The Bank of England has announced that the new face of the £50 note is to be Alan Turing. This news follows a round of public nominations for a scientist to fill the space, and Turing was in the running with some stiff competition from the likes of Stephen Hawking and Ada, Countess Lovelace.
The fifty is not a note you’ll see very often even if you’re a Brit, it’s the one you’ll usually only come into contact with if you’ve bought a second-hand car, but the importance of this move goes beyond whether or not the note will be proffered at the bar for a foaming pint of mild ale. It’s not an honour that is handed out lightly, and it is particularly poignant in the case of Turing who despite his wartime codebreaking and genesis of the discipline of computer science was disgraced and pushed to suicide in the 1950s when he was discovered to be gay.

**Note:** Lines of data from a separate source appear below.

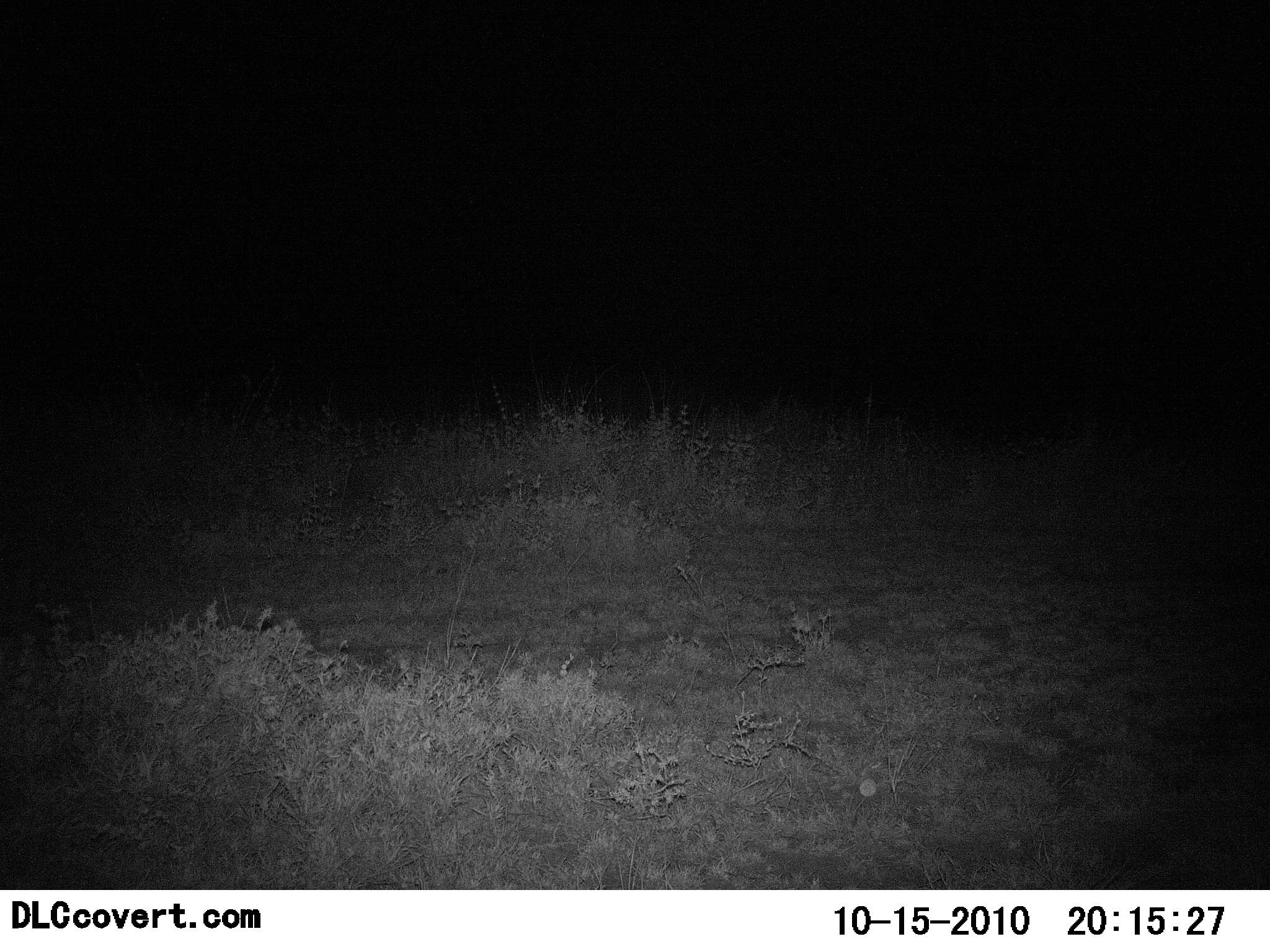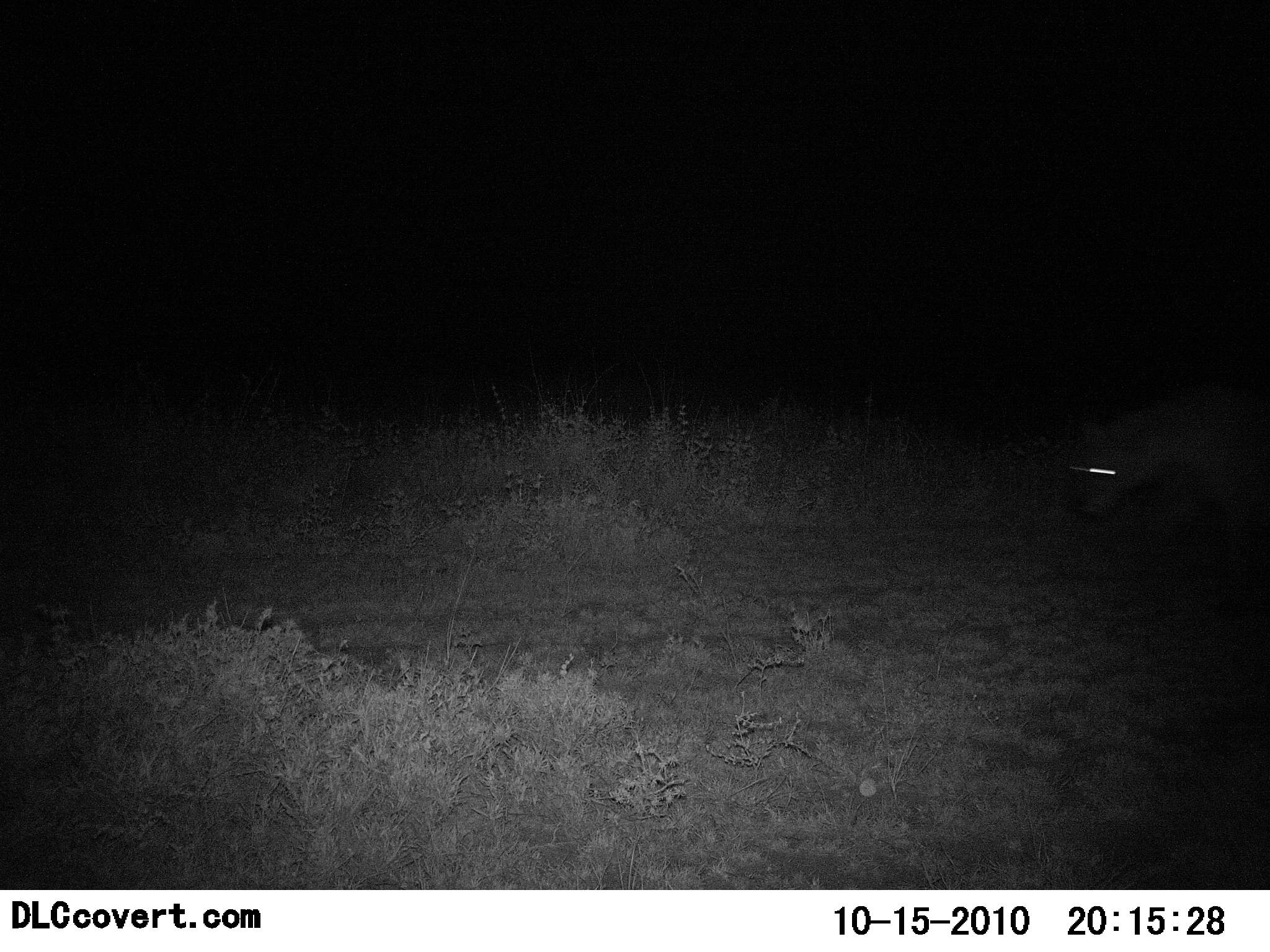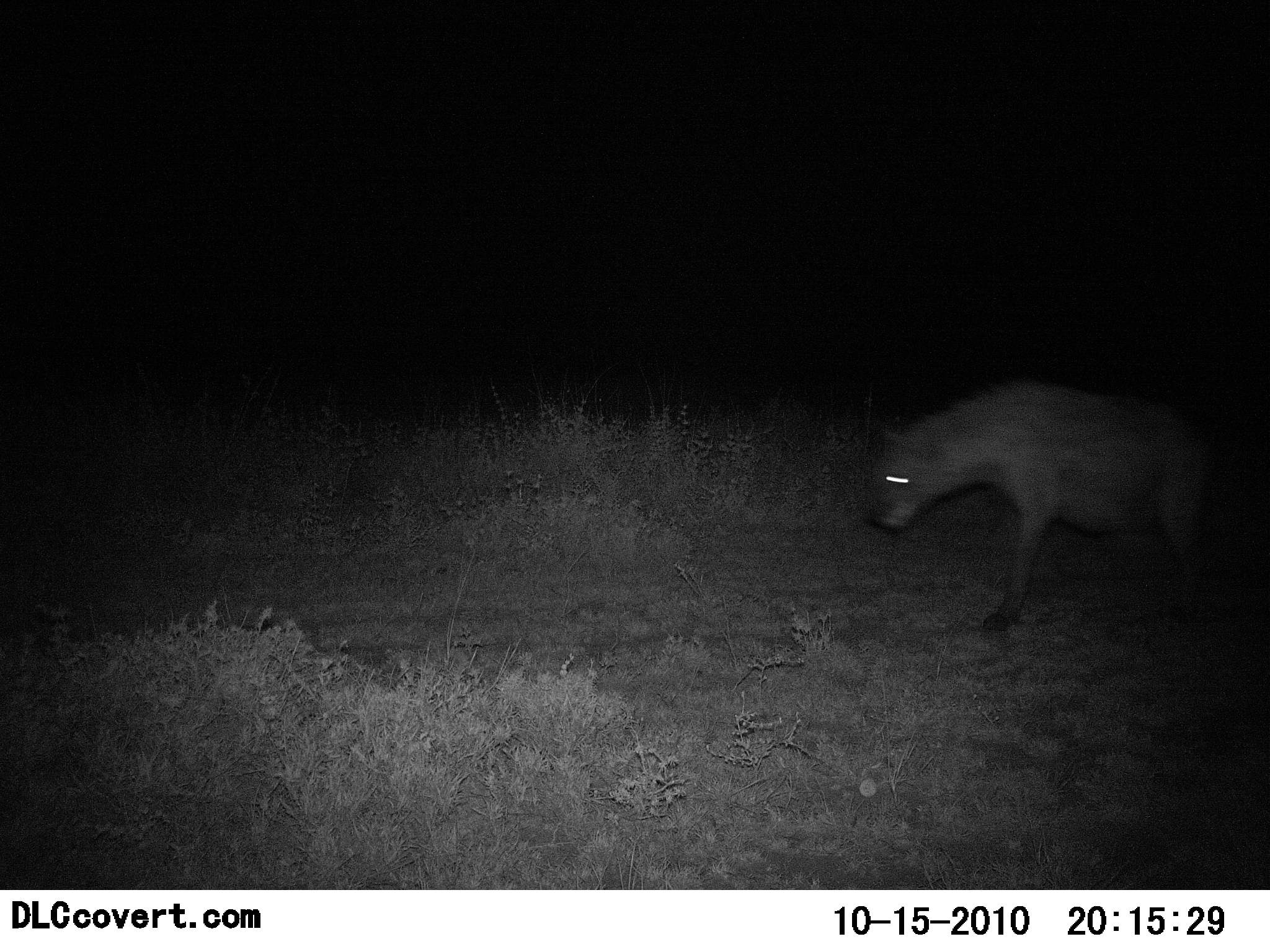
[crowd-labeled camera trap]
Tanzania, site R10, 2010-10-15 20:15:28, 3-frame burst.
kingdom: Animalia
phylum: Chordata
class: Mammalia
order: Carnivora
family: Hyaenidae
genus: Crocuta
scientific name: Crocuta crocuta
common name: spotted hyena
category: hyenaspotted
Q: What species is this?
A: Hyenaspotted (spotted hyena) (Crocuta crocuta).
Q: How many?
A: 1.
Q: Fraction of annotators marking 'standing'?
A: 5%.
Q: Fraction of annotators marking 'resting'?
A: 0%.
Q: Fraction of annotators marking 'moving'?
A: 100%.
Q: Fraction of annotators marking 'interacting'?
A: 0%.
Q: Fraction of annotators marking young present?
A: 0%.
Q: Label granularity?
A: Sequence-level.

Will Hardware Pictured on the Bill Be as Famous as Turing Himself?
The bank has not yet set the engravers to work, but they have generated this mock-up that features alongside Turing himself a table from a Turing machine example superimposed on a picture of an early computer rack. We don’t think it’s EDSAC or Manchester Baby, it’s not a Bombe and it definitely shouldn’t be Colossus as he had little to do with it, but we are sure that among our readers will be someone who can provide a positive identification. We hope that whatever the final design may be, it does justice to Turing’s legacy.